> Selected text:
•••••
The atrial fibrillation epidemic is approaching the physician's door: will mobile technology improve detection?

AF fulfills key premises for a condition to be systematically screened for in the healthy population [1],[2]. We comment on a few of these in Table 1.

Methods for initial detection of AF are dependent on the presence or absence of symptoms. In asymptomatic subjects, pulse palpation and interpretation of incidental 12-lead or bipolar ECGs are the most frequently used methods. One study found that pulse palpation by a practice nurse plus 12-lead ECG reading by a general practitioner is an efficient means of screening older patients for AF [16]. However, inviting elderly patients with or without risk factors to attend for a 12-lead ECG is not cost-effective, as it produces small benefit at the cost of high workload. Instead, campaigns promoting regular pulse palpation, such as Know Your Pulse, have been devised.

In symptomatic patients and in those suspected of having paroxysmal AF or cryptogenic stroke, AF is often detected and confirmed by serial ECGs or Holter monitoring for 1 or 2 days. In those with infrequent paroxysms, long-term continuous ECG by automatic (for asymptomatic patients) or patient-activated symptomatic event loop recorders might be needed. Quantification of arrhythmia burden with implantable devices (for example, implantable loop recorder; ILR) may be used in attempt to provide an individual estimate of AF burden and related stroke risk. In some patients with existing cardiac arrhythmia, recorded or remote surveillance of implanted cardiac arrhythmia devices may provide a diagnosis. Newer methods include modified sphygmomanometers or finger-probe devices.

AF not only increases the risk for ischemic stroke by approximately fivefold, but AF-related strokes result in more deaths and disability than strokes from other causes [17]. Despite this, the US Preventive Services Task Force and the UK National Screening Committee have no policy recommendation for systematic or opportunistic (for example, pulse recording with follow-up ECG) screening for AF in primary care or in the healthy population.
•••••
> Provided records:
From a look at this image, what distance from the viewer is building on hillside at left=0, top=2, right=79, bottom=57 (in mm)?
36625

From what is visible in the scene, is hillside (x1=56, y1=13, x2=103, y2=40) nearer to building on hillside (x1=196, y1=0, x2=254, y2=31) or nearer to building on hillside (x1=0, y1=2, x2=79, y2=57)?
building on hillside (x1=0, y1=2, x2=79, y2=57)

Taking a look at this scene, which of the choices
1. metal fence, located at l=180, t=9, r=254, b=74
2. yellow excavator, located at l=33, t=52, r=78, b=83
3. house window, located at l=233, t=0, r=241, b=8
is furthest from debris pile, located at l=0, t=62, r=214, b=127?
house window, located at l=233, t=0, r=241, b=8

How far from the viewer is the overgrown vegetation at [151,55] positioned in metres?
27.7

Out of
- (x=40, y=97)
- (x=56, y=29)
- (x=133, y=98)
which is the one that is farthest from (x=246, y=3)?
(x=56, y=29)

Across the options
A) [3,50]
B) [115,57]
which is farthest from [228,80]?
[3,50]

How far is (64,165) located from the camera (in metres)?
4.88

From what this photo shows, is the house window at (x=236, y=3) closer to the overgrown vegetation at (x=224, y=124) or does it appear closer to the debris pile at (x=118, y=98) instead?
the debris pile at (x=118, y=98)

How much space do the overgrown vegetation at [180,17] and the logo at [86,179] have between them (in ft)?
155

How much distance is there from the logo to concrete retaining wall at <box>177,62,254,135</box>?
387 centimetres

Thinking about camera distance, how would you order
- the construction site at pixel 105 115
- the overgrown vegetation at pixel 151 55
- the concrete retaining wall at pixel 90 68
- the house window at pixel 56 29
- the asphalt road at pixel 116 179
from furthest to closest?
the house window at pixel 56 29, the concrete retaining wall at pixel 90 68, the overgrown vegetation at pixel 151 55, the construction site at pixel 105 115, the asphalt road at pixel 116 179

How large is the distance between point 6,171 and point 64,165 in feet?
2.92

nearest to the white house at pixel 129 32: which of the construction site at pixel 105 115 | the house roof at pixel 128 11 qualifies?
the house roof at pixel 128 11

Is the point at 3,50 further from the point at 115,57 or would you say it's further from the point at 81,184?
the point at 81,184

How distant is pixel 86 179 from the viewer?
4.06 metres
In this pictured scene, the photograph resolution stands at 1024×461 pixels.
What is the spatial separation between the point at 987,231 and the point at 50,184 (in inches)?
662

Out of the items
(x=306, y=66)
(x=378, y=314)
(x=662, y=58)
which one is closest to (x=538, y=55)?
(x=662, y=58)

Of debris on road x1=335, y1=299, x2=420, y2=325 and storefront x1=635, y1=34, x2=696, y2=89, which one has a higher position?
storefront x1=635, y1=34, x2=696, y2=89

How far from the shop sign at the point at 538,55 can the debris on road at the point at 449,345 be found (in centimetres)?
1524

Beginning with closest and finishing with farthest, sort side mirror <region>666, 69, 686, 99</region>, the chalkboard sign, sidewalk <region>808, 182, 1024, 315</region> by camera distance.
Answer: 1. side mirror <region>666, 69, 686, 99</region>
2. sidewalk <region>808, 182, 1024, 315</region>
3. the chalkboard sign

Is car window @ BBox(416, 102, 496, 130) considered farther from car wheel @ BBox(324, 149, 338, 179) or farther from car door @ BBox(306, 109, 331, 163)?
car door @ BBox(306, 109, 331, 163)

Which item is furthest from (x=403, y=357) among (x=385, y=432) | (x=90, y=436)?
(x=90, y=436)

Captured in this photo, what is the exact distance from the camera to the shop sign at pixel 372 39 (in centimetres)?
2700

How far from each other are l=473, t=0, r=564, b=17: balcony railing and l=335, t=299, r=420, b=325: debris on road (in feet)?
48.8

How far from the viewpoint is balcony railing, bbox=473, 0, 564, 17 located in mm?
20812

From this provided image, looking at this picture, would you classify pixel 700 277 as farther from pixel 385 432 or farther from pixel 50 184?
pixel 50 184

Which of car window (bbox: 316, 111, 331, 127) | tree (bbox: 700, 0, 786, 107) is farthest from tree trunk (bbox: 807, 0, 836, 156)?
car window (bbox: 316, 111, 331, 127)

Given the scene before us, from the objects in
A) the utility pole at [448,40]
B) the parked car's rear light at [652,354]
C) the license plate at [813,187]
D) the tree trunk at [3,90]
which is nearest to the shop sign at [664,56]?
•••••
> About this task:
Please list every bracketed citation number that appears in the atrial fibrillation text. The data above comes from a separate source, not from the atrial fibrillation text.

> Response to the task:
[1], [2], [16], [17]